An interdisciplinary medical team often diagnoses Pulmonary Arterial Hypertension. Your doctor can conduct several tests to diagnose PAH.

Tests that can help your doctor make a Pulmonary Arterial Hypertension diagnosis include:

  • Echocardiogram: An ultrasound of the heart to check the size and motion of the chambers of the heart and valves.
  • Cardiac catheterization: A long thin tube (catheter) is inserted into your vein to reach and repair your heart.
  • Pulmonary angiogram: This is an X-ray of your blood vessels.
  • Computed Tomography (CT) scan: Combines X-rays with specialized computer technology to create detailed images of the inside of your chest.
  • Magnetic Resonance Imaging (MRI): A MRI uses both a magnetic field and controlled radio waves to generate clear images of your heart and blood vessels.
  • Pulmonary function tests: These tests measure how well your lungs work.
  • Cardiopulmonary exercise stress test: This test measures air flow in and out of your lungs when you exercise.
  • Right Heart Catheterization: This test measures the main blood vessels in the heart and how much blood per minute the heart pumps to see how well the heart is working.
  • Blood Tests: HIV, thyroid tests, autoimmune panels, liver tests and blood chemistry tests.

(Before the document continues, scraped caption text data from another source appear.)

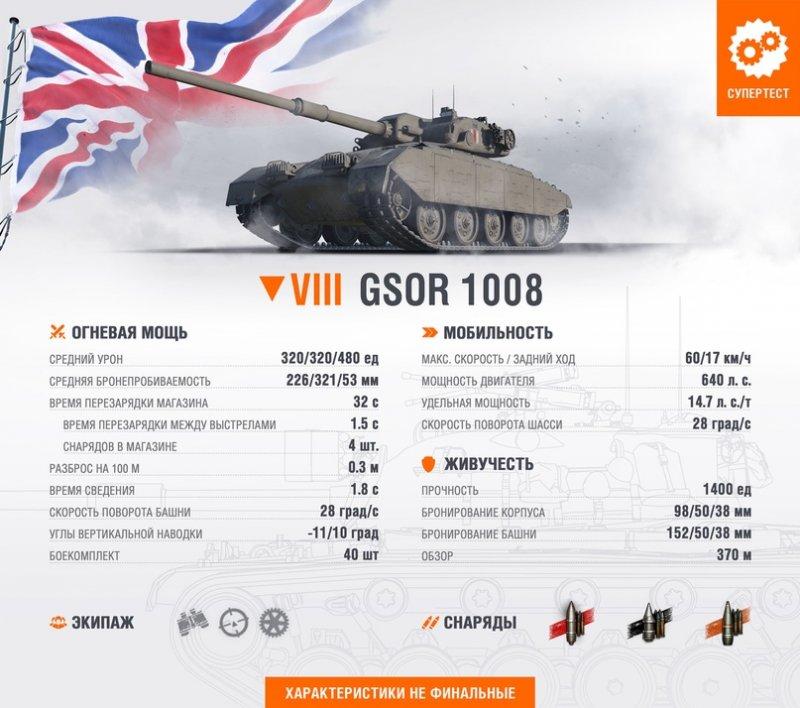 GSOR 1008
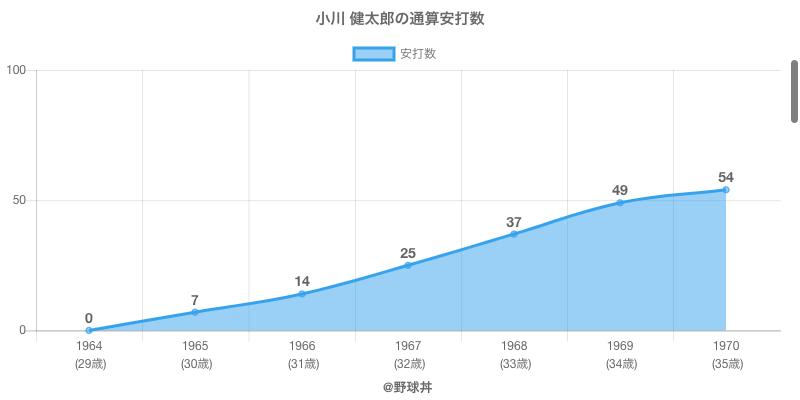 #小川 健太郎の通算安打数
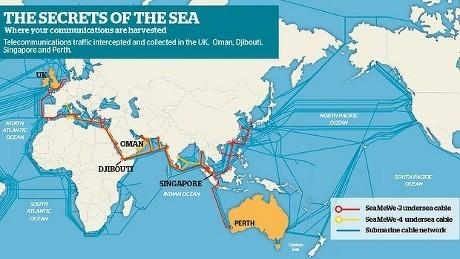 Kabel bawah laut indonesia dimata-matai Singapura sudah 15 Tahun !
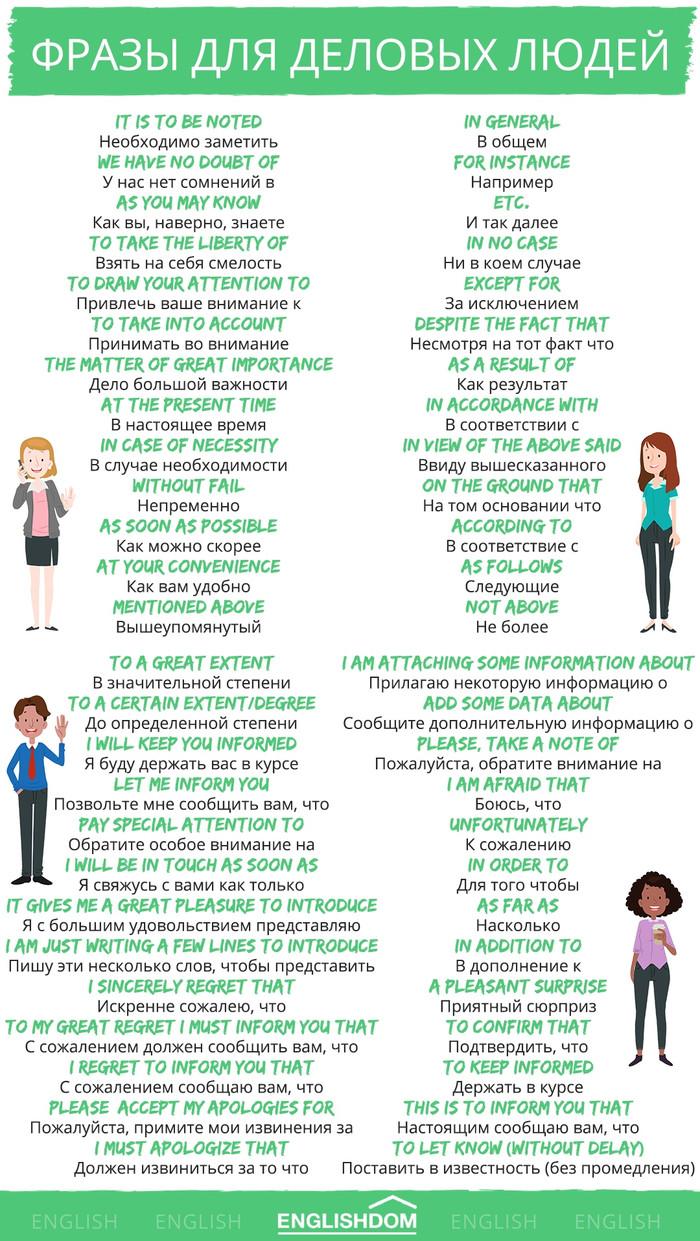 Английские фразы, использующиеся в рабочей переписке и деловых разговорах Английский язык, Иностранные языки, Englishdom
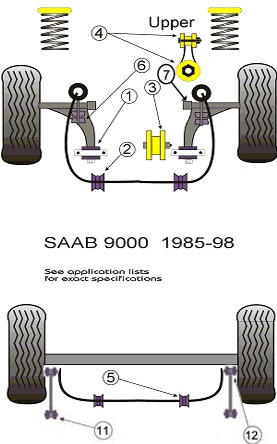 12756079 also 304307 additionally Oe82270 90490477 as well 12848626 together with Pf7575 pff66 125. on 1998 saab 9 2x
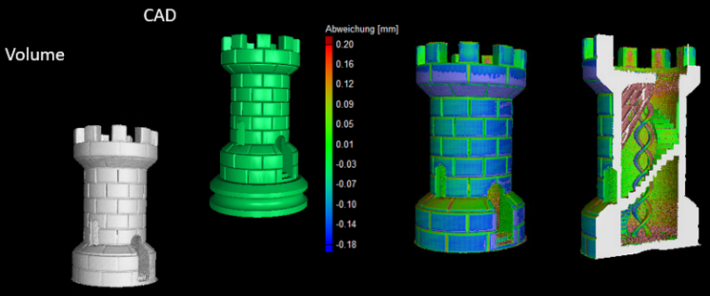 Figure 7. Left: CAD and CT volumes, right: Result of the nominal actual comparison.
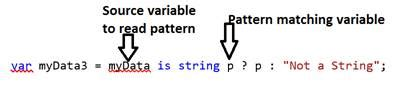 pattern matching in c sharp working with pattern matching in c 7 0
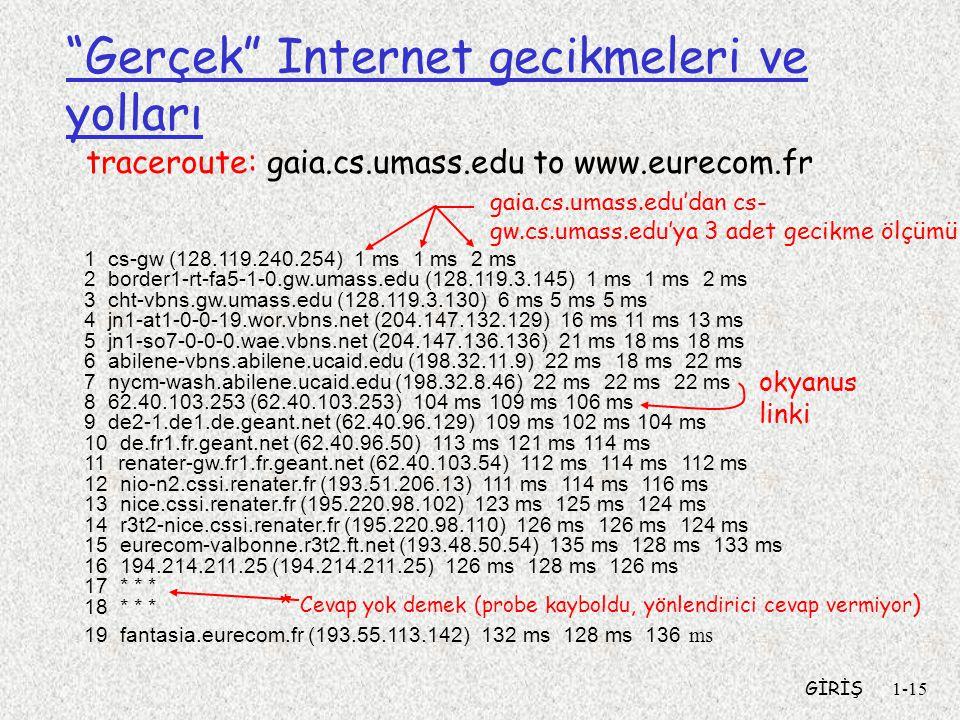 """GİRİŞ1-15 """"Gerçek"""" Internet gecikmeleri ve yolları 1 cs-gw (128.119.240.254) 1 ms 1 ms 2 ms 2 border1-rt-fa5-1-0.gw.umass.edu (128.119.3.145) 1 ms 1 m"""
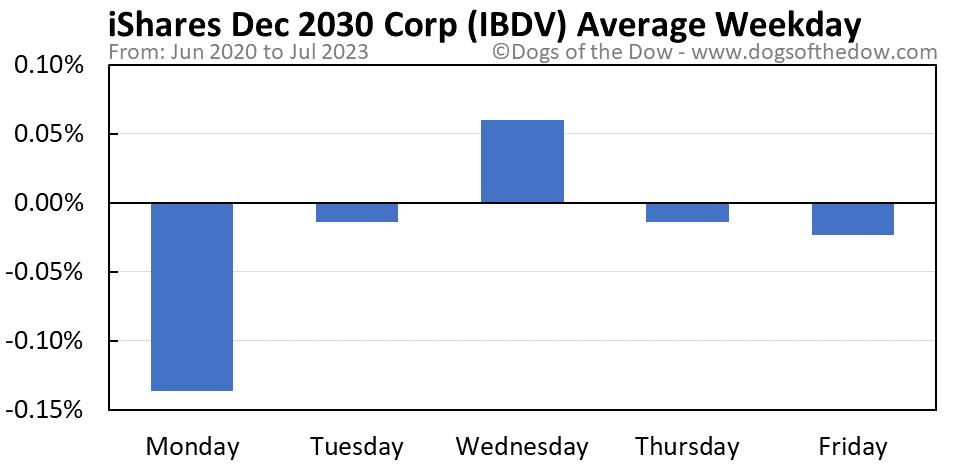 IBDV average weekday chart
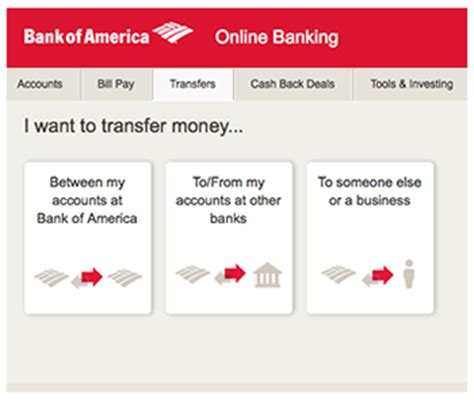 How To Make A Money Transfer Online - online banking from bank of america enroll online today
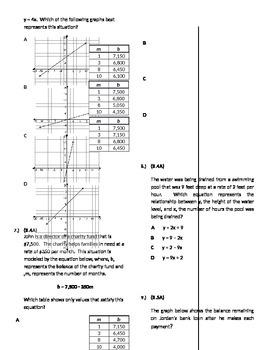 STAAR Math 8 Category 2 Test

There is no cure for PAH. However, there are medications and procedures that can slow the disease and improve quality of life for anyone suffering from this condition. The prognosis for pulmonary arterial hypertension improves with early diagnosis and treatment. The treatment will depend on the severity of the condition, your medical history, general health, and lifestyle habits, such as diet and exercise.

Pulmonary Arterial Hypertension treatment options include:

  • Pills
  • Inhalers
  • IV drugs
  • Lung transplant
  • Atrial septostomy

In Atrial septostomy, a surgeon creates an incision between the left and right sides of the heart. This surgery is usually reserved for more severe cases of PAH.